SUPPLIED TEXT:
--- START ---

Initially, the EfficientNet model was experiencing big overfitting, with differences between train accuracy and val/test accuracy of around 20 percentage points, with test accuracy maxing out at around 73% after 12 Epochs of training even with Data Augmentation already applied.

Hypothesis

By applying techniques that help with overfitting, such as Dropout, Weight Decay, and modifying the Hidden layer Size, amongst others, we can increase test accuracy.

Setup

EfficientNetB3: Default architecture except classifier, ImageNet pretrained weights.

Classifier architecture:

nn.Sequential(
    nn.BatchNorm1d(1536, eps=1e-05, momentum=0.1, affine=True, track_running_stats=True),
    nn.Linear(in_features=1536, out_features=50, bias=True),
    nn.Dropout(p=0.5, inplace=True),
    nn.Linear(in_features=50, out_features=47, bias=True),
    nn.LogSoftmax(dim = -1)
)

Criterion, Optimizer and Scheduler:

criterion = nn.NLLLoss()

--- END ---

SUPPLIED RECORDS:
--- START ---

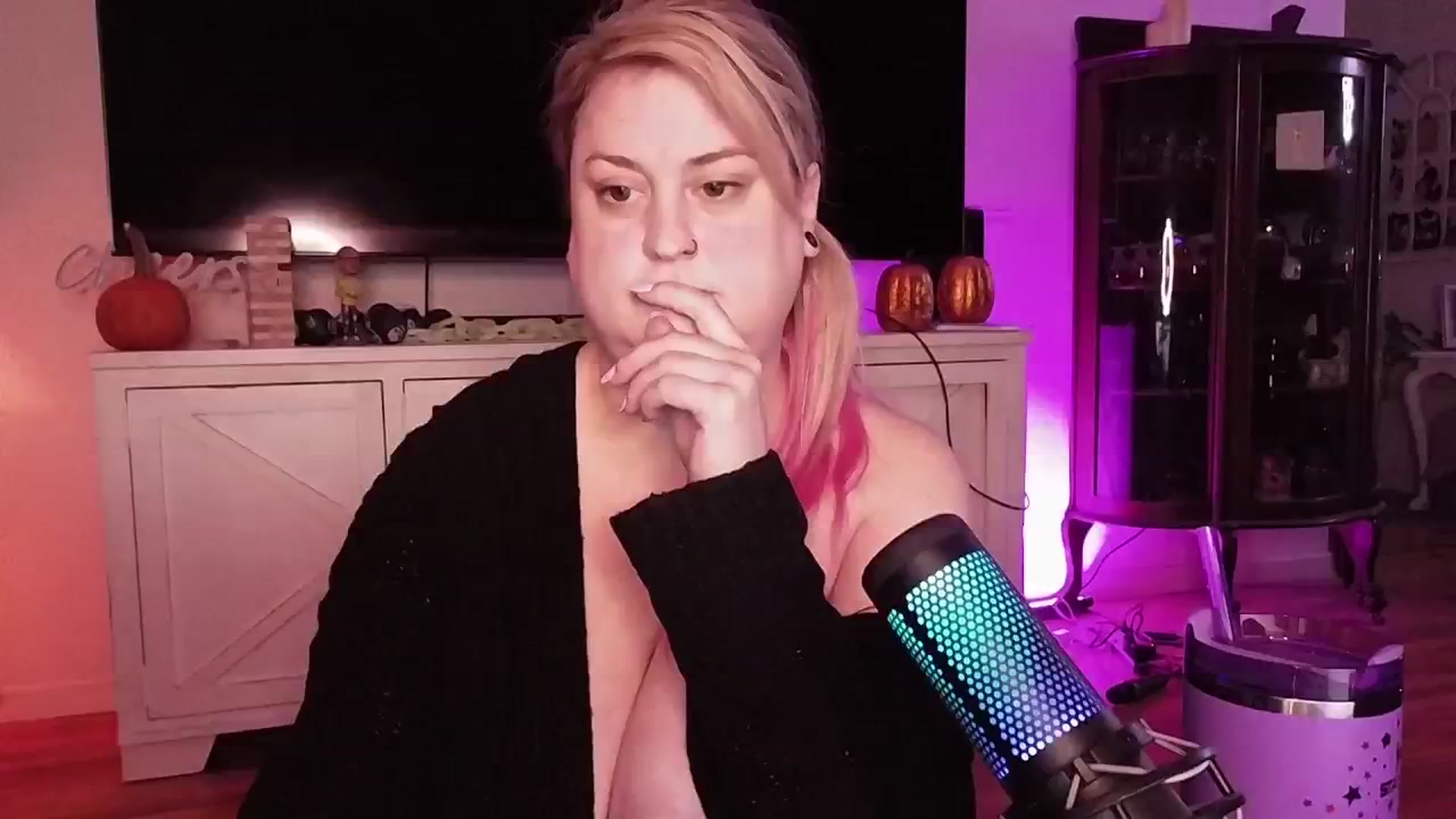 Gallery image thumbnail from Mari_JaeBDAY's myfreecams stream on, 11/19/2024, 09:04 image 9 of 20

--- END ---
--- START ---

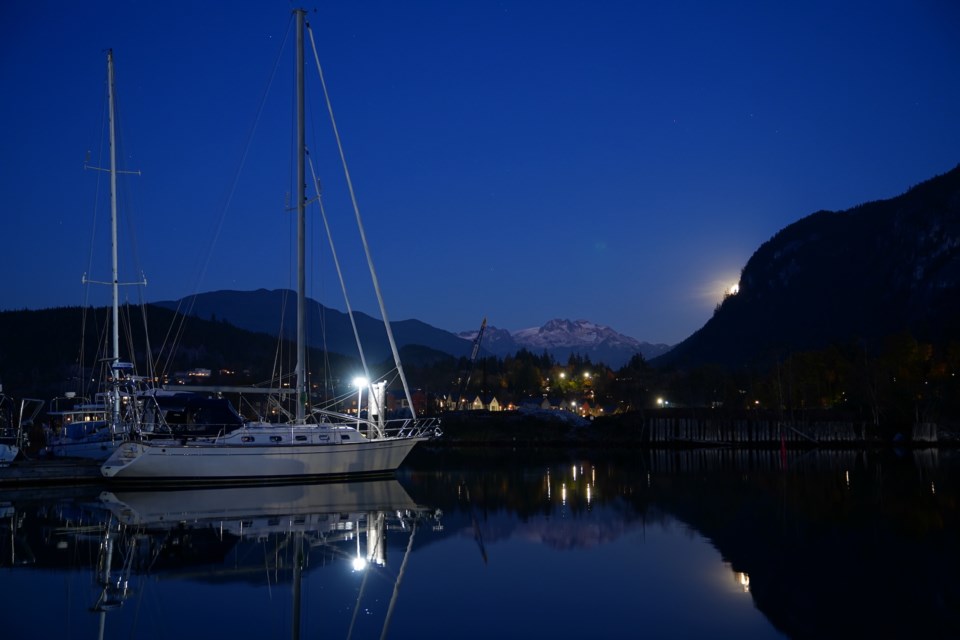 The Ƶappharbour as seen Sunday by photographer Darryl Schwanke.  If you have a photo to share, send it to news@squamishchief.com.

--- END ---

WHAT THIS EXERCISE ASKS:
a – In the EfficientNet overfitting notes, what was the highest test accuracy the model reached at first, and after how many epochs?
b – Continue the EfficientNet overfitting notes from the point where they stop.
The records come from a different source than the text.

ANSWERS TO EACH TASK:
a – About 73%, after 12 epochs of training.

b –
optimizer = optim.AdamW(
    [
        {"params": img_model.features.parameters(), "lr": 1e-5},
        {"params": img_model.classifier.parameters(), "lr": 1e-4},
    ],weight_decay = 0.01)
scheduler = optim.lr_scheduler.StepLR(optimizer, step_size=5, gamma=0.5)

Epochs = 12

Results

Training Accuracy after training: 98.004 Test Accuracy after training: 76.449

Plot of train and val accuracy during training:

Conclusions

By applying Batch Normalization, Dropout, weight_decay and a learning rate scheduler, we managed to increase the test accuracy slightly. However, the improvement was not very big and the difference between Training and Test accuracy was quite big, meaning that there was still overfitting. Given that data augmentation was already applied, the best ideal solution would be to obtain a larger amount of images to train the model with.

Combined MLP

The original and main goal of this project was to take an image-based approach to the classification task for this dataset, and combine it with pose information to hopefully improve the performance.

To achieve this, we took the previously explained models and used their outputs as input for a final MLP that goes on to make the final classification.

Hypothesis

By training the EfficientNet and the AnglesMLP models separately, taking the features (before predictions) that these models output and then combining them to feed them into another MLP model, we can improve the test accuracy compared to the EfficientNet predictions.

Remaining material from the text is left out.